→ **À COMPLÉTER**:
**a.** D'après le discours sur l'élection de 2007, en quelle année le clan au pouvoir a-t-il mis la main sur le pays ?
**b.** Poursuivez le discours sur l'élection de 2007 à partir de sa dernière phrase.

→ **EXTRAIT À LIRE**:
Dans un an à la même époque la France aura un nouveau Président. Une majorité parlementaire nouvelle se mettra en place. Le Premier Ministre soumettra son programme de législature à l’Assemblée Nationale. Le premier sommet européen de l’après-Chirac se réunira. Les premières décisions seront prises. Le calendrier est prêt. Il reste l’essentiel : gauche ou droite ? Et pour la gauche, qui et pour faire quoi ? C’est cela dont je veux vous parler ce soir, et, à travers vous, à tous les Français.
Je ne perdrai pas de temps, je ne gaspillerai pas d’énergie à décrire en détail le passif du pouvoir actuel. Il est connu, il est perçu au-delà même de nos frontières et il est vécu douloureusement par nos concitoyens. Il s’alourdit chaque jour un peu plus avec des comportements lamentables : amnistie pour les amis, scandales financiers en tous genres, coups tordus, insultes aux représentants de l’opposition qui sont aussi ceux de la nation, cohésion sociale en miettes, croissance faible, déficits explosifs. C’est un climat de fin de règne pour le clan qui, en 1995, a mis la main sur le pays. Une ambiance de fin de régime pour la Vème République affaiblie comme jamais. Les Français en ont assez. C’est bien autour du changement que se joueront les élections de 2007. C’est autour du changement – un vrai changement – que la gauche devra convaincre. C’est
autour du changement – mais vers la violence – que l’extrême droite, silencieuse et toujours dangereuse, mènera la bataille. C’est autour du changement que M. Sarkozy médiatisera sa
propagande pour la France d’après, alors qu’il est co-responsable des graves difficultés de la France d’avant et de maintenant. Et il poussera la supercherie jusqu’à parler de « rupture », lui qui depuis tant d’années est non seulement au pouvoir mais le pouvoir. Oui, supercherie. Un changement profond est réclamé par rapport à la politique actuelle ; et la droite voudrait nous faire croire qu’il pourrait être porté par le chef de cette majorité !
L’homme du Karcher et du charter, rebaptisé candidat du dialogue ! Le spécialiste des cadeaux fiscaux pour les plus riches, autoproclamé bienfaiteur du pouvoir d’achat des ouvriers et des employés ! Le recordman des déficits et de la dette métamorphosé en artisan du redressement ! Les violences contre les personnes miraculeusement réduites par celui qui depuis 4 années y échoue ! La réalité est que notre adversaire probable, celui qu’une majorité de Français trouvent inquiétant, M. Sarkozy, est d’abord M. Supercherie. Car le vrai projet de la droite, ce sont 3 idées simples et mauvaises. D’abord, le libéralisme économique sans limites, c’est-à-dire la précarité tous azimuts. Face à la mondialisation financière, face aux bouleversements économiques et sociaux, la droite n’a qu’une réponse : il faut davantage de précarité. Pour lutter contre la concurrence exacerbée, contre le dumping et les délocalisations, il faudrait réduire nos protections, abaisser notre niveau social et
démanteler les services publics ! Comme si les salaires et les retraites n’apportaient pas du pouvoir d’achat, nécessaire pour la croissance et pour la justice ! Comme si les services publics et ceux qui les font vivre au quotidien, dont la droite fait sa cible, n’étaient pas un investissement dans la connaissance, dans la santé, dans la sécurité ou dans les transports !

→ **DONNÉES BRUTES**:

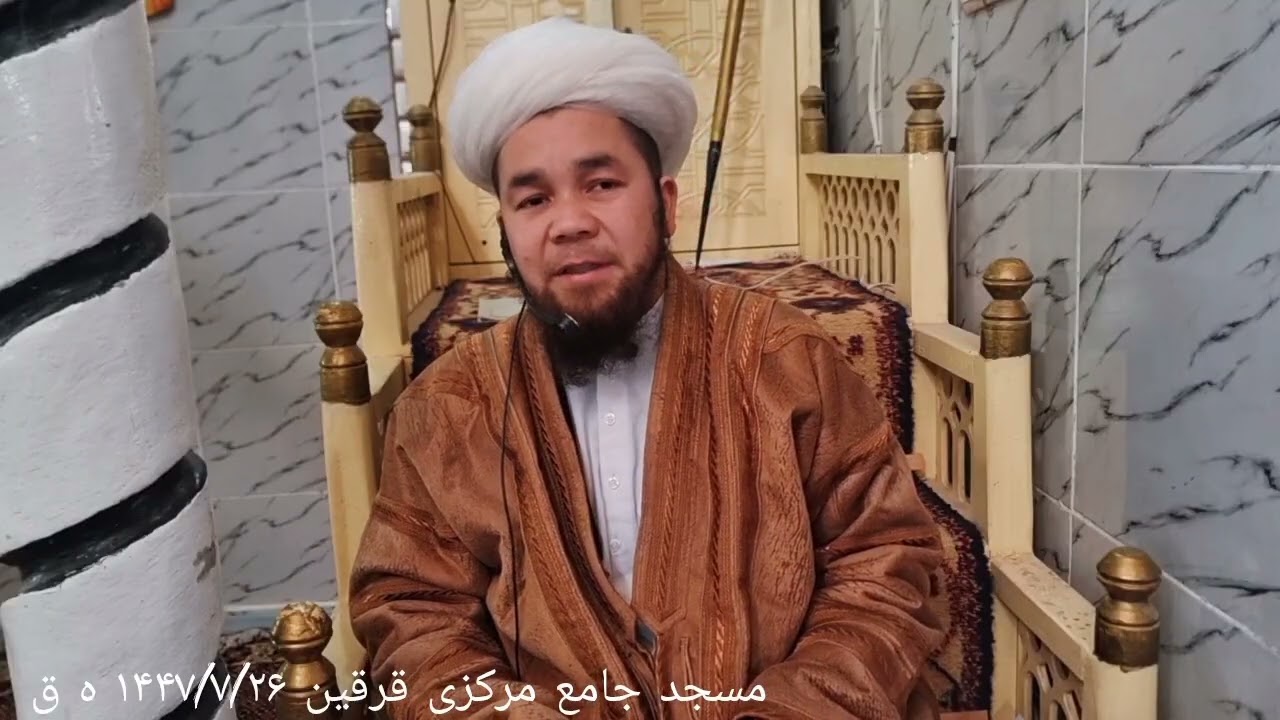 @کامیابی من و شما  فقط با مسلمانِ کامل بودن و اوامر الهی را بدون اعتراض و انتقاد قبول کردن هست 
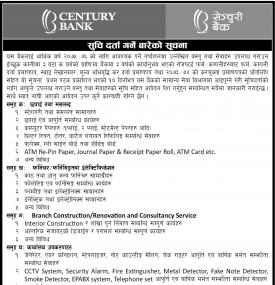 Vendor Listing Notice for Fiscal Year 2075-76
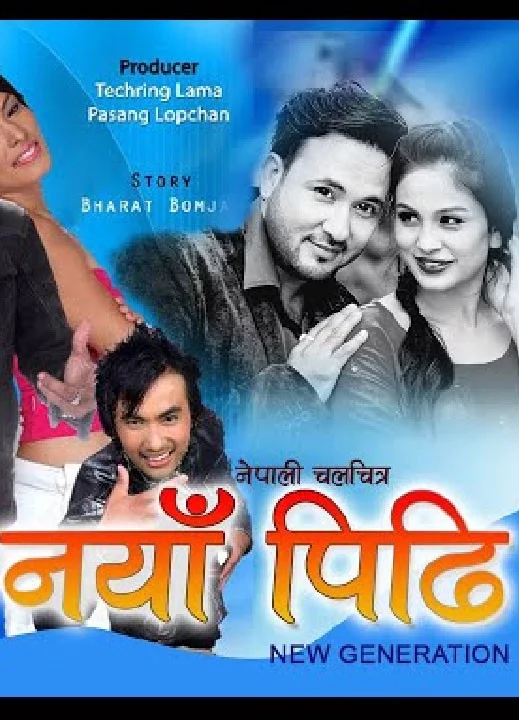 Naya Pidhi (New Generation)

* * *

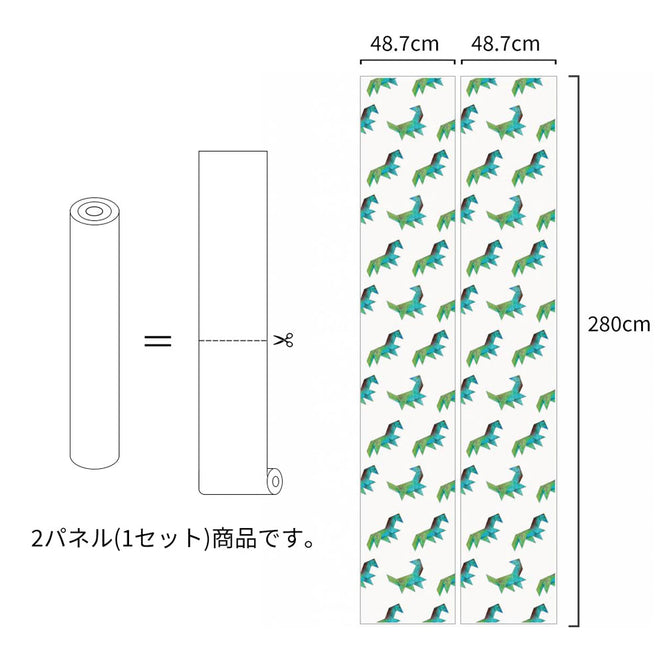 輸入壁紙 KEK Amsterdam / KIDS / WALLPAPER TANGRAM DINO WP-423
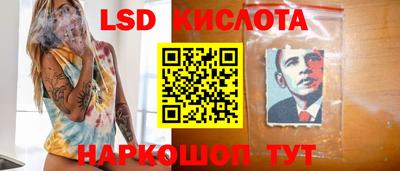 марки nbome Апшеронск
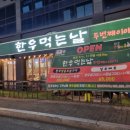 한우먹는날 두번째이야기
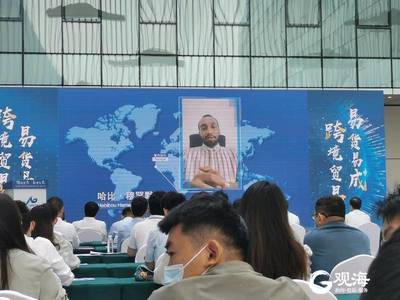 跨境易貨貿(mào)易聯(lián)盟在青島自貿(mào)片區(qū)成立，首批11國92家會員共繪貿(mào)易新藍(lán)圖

→ **RÉPONSES NUMÉROTÉES**:
**a.** En 1995.

**b.**
Comme si l’homme devait être au service de l’économie, plutôt que l’inverse. La deuxième idée maîtresse, c’est le communautarisme. Pour les libéraux, l’Etat doit reculer partout. Une fois l’Etat marginalisé, il reviendrait aux « communautés » de prendre le relais. Ce n’est pas un hasard si ces libéraux sont souvent aussi des communautaristes. Ils se prétendent apôtres des libertés et c’est vrai qu’ils en prennent avec la laïcité ! Nous respectons les religions ; mais ils voudraient, eux, que les autorités religieuses soient peu à peu chargées d’assurer le calme dans les quartiers. Il voudraient que pour l’enseignement, le confessionnel prenne le pas sur le service public ! Nous n’accepterons pas, nous, que le communautarisme se substitue à la République. Libéralisme, communautarisme, atlantisme. Puisque l’inspiration de M. Sarkozy vient des conservateurs américains, la politique étrangère doit aller avec. En Europe, il voudrait substituer au couple franco-allemand une sorte de directoire avec la Grande-Bretagne et la Pologne. On voit à quel genre d’expédition ce type d’alliances nous conduirait ! Se profile un élargissement indéfini de l’Union, transformée en zone de libre échange sans règles sociales ni volonté politique autonome ; avec en fond de paysage l’unilatéralisme américain et la PROJET 3 domination de l’OTAN que ni F. Mitterrand, ni L. Jospin, ni moi n’avons jamais acceptée.
Choisir cette voie, ce serait tourner le dos à ce que j’appelle l’Europe-levier, à la France universaliste, au monde pacifique et progressiste dont nous avons un si pressant besoin, à
l’internationalisme qui est la vraie réponse à la mondialisation libérale. La France doit rester indépendante, l’Europe doit devenir puissante : telle est notre feuille de route parce que là est
notre identité, notre volonté, notre histoire et notre destin.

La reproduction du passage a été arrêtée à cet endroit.